■ DATA FOR THE TASK
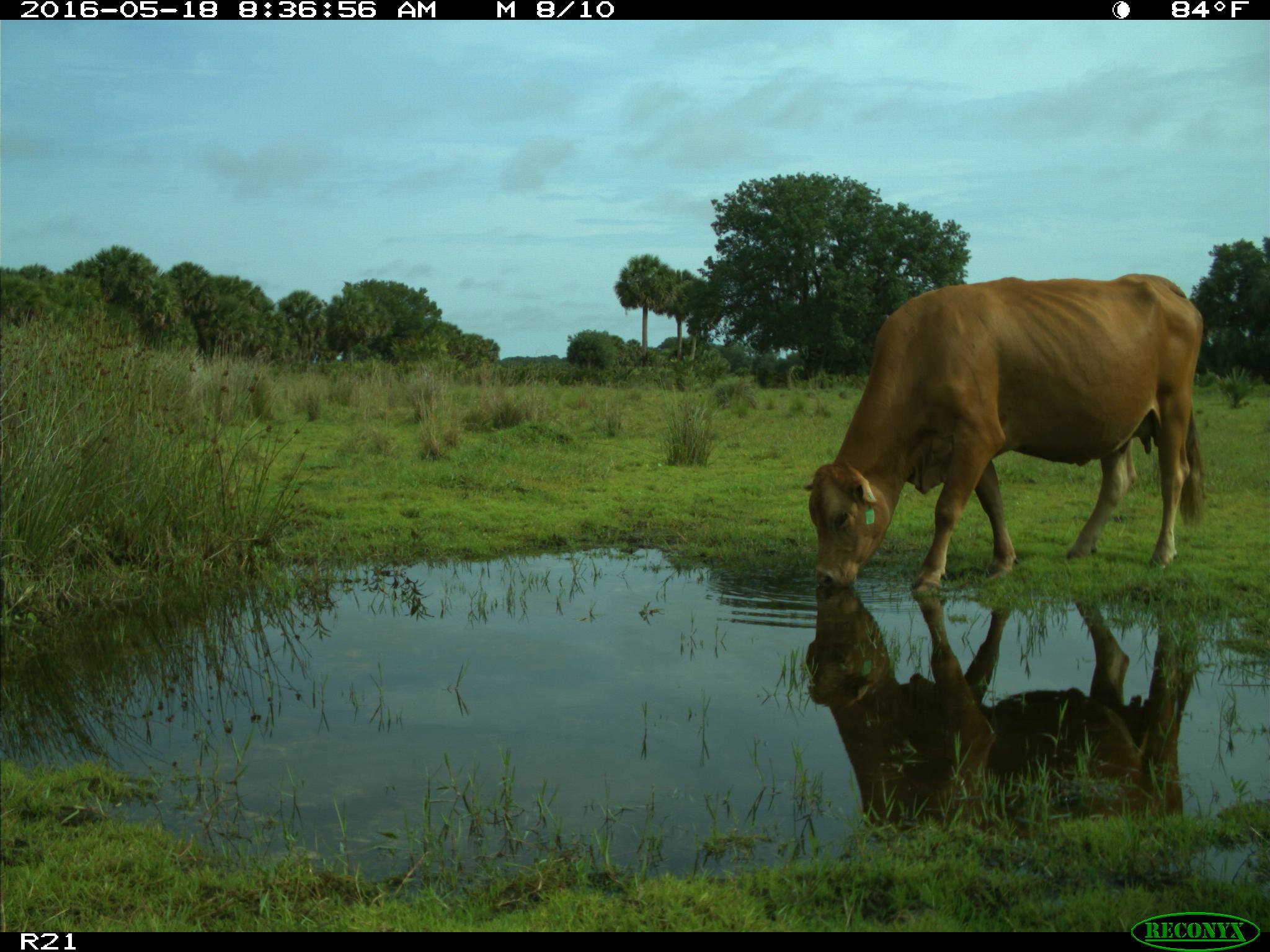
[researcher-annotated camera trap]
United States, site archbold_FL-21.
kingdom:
==
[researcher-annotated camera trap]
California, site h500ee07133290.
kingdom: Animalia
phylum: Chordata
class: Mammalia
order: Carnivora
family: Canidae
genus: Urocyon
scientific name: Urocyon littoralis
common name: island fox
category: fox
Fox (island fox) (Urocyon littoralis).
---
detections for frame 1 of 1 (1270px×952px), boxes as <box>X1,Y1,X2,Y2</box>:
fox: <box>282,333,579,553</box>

■ EXERCISE PROMPT
Report each line above that includes the string "site".

■ RESULT
United States, site archbold_FL-21.
California, site h500ee07133290.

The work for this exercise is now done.